Re: Unprivileged filesystem mounts

Christian Brauner <brauner@xxxxxxxxxx> · Tue, 11 Mar 2025 12:01:48 +0100

On Tue, Mar 11, 2025 at 04:57:54PM +1100, Dave Chinner wrote:
> On Mon, Mar 10, 2025 at 10:19:57PM -0400, Demi Marie Obenour wrote:
> > People have stuff to get done.  If you disallow unprivileged filesystem
> > mounts, they will just use sudo (or equivalent) instead.
> 
> I am not advocating that we disallow mounting of untrusted devices.
> 
> > The problem is
> > not that users are mounting untrusted filesystems.  The problem is that
> > mounting untrusted filesystems is unsafe.
> 
> > Making untrusted filesystems safe to mount is the only solution that
> > lets users do what they actually need to do. That means either actually
> > fixing the filesystem code,
> 
> Yes, and the point I keep making is that we cannot provide that
> guarantee from the kernel for existing filesystems. We cannot detect
> all possible malicous tampering situations without cryptogrpahically
> secure verification, and we can't generate full trust from nothing.
> 
> The typical desktop policy of "probe and automount any device that
> is plugged in" prevents the user from examining the device to
> determine if it contains what it is supposed to contain.  The user
> is not given any opportunity to device if trust is warranted before
> the kernel filesystem parser running in ring 0 is exposed to the
> malicious image.
> 
> That's the fundamental policy problem we need to address: the user
> and/or admin is not in control of their own security because
> application developers and/or distro maintainers have decided they
> should not have a choice.
> 
> In this situation, the choice of what to do *must* fall to the user,
> but the argument for "filesystem corruption is a CVE-worthy bug" is
> that the choice has been taken away from the user. That's what I'm
> saying needs to change - the choice needs to be returned to the
> user...
> 
> > or running it in a sufficiently tight
> > sandbox that vulnerabilities in it are of too low importance to matter.
> > libguestfs+FUSE is the most obvious way to do this, but the performance
> > might not be enough for distros to turn it on.
> 
> Yes, I have advocated for that to be used for desktop mounts in the
> past. Similarly, I have also advocated for liblinux + FUSE to be
> used so that the kernel filesystem code is used but run from a
> userspace context where the kernel cannot be compromised.
> 
> I have also advocated for user removable devices to be encrypted by
> default. The act of the user unlocking the device automatically
> marks it as trusted because undetectable malicious tampering is
> highly unlikely.
> 
> I have also advocated for a device registry that records removable
> device signatures and whether the user trusted them or not so that
> they only need to be prompted once for any given removable device
> they use.
> 
> There are *many* potential user-friendly solutions to the problem,
> but they -all- lie in the domain of userspace applications and/or
> policies. This is *not* a problem more or better code in the kernel
> can solve.

Strongly agree.

> 
> Kees and Co keep telling us we should be making changes that make it
> harder (or compeltely prevent) entire classes of vulnerabilities
> from being exploited. Yet every time we suggest that a more secure
> policy should be applied to automounting filesystems to prevent
> system compromise on device hotplug, nobody seems to be willing to
> put security first.

I agree with Dave here a lot.

The case where arbitrary devices stuck into a laptop (e.g., USB sticks)
are mounted isn't solved by making a filesystem mountable unprivileged.
The mounted device cannot show up in the global mount namespace
somewhere since the user doesn't own the initial mount+user namespace.
So it's pointless. In other words, there's filesystem level checks and
mount namespace based checks. Circumventing that restriction means that
any user can just mount the device at any location in the global mount
namespace and therefore simply overmount other stuff.

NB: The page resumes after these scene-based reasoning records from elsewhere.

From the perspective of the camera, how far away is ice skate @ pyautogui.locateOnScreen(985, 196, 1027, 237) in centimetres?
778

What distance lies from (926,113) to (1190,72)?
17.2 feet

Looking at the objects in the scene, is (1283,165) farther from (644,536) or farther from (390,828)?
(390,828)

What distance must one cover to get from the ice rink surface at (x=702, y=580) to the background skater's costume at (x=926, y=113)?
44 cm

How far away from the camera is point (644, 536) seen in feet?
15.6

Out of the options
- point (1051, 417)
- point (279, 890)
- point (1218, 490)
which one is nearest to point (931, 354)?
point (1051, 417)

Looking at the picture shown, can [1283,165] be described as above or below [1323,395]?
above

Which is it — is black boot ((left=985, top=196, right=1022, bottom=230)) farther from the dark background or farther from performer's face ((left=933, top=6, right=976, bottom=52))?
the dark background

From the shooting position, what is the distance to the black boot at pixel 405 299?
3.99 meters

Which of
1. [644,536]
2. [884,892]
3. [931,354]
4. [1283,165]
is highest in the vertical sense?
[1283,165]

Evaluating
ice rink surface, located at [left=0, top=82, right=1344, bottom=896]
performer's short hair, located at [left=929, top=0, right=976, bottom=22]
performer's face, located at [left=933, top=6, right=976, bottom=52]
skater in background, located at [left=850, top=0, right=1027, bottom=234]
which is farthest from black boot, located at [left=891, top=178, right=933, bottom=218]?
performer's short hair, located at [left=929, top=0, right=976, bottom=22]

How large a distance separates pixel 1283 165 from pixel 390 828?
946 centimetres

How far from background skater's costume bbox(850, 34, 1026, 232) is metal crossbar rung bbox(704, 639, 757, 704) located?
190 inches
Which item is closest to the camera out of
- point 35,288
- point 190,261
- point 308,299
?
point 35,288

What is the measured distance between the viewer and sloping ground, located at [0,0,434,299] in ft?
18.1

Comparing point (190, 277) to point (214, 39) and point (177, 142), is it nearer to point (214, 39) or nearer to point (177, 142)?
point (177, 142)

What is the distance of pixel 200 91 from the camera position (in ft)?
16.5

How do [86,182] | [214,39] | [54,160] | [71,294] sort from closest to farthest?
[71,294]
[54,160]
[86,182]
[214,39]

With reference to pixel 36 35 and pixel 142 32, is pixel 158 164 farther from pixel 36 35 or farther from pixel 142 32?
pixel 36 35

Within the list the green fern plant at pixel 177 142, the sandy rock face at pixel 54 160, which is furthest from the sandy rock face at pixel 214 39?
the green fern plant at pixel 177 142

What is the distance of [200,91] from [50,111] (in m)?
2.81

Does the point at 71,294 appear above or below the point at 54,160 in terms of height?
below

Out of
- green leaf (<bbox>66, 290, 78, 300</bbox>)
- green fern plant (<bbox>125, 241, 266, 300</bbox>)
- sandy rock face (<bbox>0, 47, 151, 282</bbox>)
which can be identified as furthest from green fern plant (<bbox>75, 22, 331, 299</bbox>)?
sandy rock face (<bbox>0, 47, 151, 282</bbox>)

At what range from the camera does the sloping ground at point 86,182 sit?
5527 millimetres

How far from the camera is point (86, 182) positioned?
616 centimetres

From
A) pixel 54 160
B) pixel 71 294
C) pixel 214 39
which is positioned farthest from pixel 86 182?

The other thing is whether or not a filesystem is allowed to be mounted
by an unprivileged user namespaces. That is not a policy decision the
kernel can make, should make, or has to make. This is a road to security
disaster.

The new mount api has built-in
delegation capabilities for exactly this reason and use-case so the
kernel doesn't have to do that. Policy like that belongs into userspace. 
The new mount api makes it possible for userspace to correctly and
safely delegate any filesystem mount to unprivileged users. It's e.g.,
heavily used by bpf to make bpffs and thus bpf usable by unprivileged
userspace and containers.

There's a generic API for this already that we presented on in [1] at
LSFMM 2023. This has proper security policies in place when and how it
is allowed even for a user not in a user namespace to mount an arbitrary
filesystem (device or no device-based).

    NAME
    systemd-mountfsd.service, systemd-mountfsd - Disk Image File System Mount Service

    SYNOPSIS
    systemd-mountfsd.service

    /usr/lib/systemd/systemd-mountfsd

    DESCRIPTION
    systemd-mountfsd is a system service that dissects disk images, and
    returns mount file descriptors for the file systems contained therein to
    clients, via a Varlink IPC API.

    The disk images provided must contain a raw file system image or must
    follow the Discoverable Partitions Specification[1]. Before mounting any
    file systems authenticity of the disk image is established in one or a
    combination of the following ways:

    1. If the disk image is located in a regular file in one of the
       directories /var/lib/machines/, /var/lib/portables/,
       /var/lib/extensions/, /var/lib/confexts/ or their counterparts in the
       /etc/, /run/, /usr/lib/ it is assumed to be trusted.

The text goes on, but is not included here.